##### MATERIAL

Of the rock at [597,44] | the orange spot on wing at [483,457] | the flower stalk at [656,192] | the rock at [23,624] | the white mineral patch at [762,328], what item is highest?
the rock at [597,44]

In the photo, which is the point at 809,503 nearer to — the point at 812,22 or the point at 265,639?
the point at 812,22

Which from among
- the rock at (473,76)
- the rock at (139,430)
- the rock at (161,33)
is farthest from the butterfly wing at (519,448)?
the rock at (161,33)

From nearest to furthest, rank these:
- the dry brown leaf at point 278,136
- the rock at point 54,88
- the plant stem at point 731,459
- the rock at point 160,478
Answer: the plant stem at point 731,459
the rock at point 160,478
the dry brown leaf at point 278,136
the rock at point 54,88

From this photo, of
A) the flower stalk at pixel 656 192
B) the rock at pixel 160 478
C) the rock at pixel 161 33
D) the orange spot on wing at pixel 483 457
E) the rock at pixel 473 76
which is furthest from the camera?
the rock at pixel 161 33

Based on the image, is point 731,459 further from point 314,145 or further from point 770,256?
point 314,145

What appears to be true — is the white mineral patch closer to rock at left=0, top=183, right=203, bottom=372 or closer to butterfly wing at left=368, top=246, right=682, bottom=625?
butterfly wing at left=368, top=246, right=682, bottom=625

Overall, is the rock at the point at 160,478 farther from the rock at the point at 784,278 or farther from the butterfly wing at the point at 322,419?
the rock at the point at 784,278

##########
##### MATERIAL

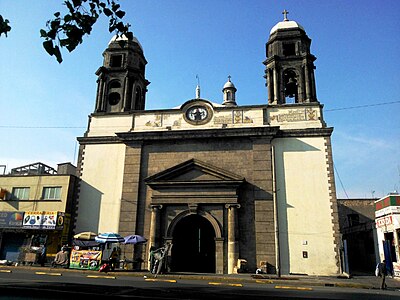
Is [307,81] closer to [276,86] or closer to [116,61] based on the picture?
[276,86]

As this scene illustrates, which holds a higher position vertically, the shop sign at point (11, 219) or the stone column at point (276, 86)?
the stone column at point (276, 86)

##########
##### MATERIAL

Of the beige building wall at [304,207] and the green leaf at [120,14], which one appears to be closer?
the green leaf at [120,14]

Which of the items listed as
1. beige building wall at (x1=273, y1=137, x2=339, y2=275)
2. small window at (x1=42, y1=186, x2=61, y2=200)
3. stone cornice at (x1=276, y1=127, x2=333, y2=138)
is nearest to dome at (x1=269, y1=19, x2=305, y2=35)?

##########

TASK TO CARRY OUT:
List each line of the records above that contains the word "mineral".

EXPECTED OUTPUT:
Of the rock at [597,44] | the orange spot on wing at [483,457] | the flower stalk at [656,192] | the rock at [23,624] | the white mineral patch at [762,328], what item is highest?
What appears to be true — is the white mineral patch closer to rock at left=0, top=183, right=203, bottom=372 or closer to butterfly wing at left=368, top=246, right=682, bottom=625?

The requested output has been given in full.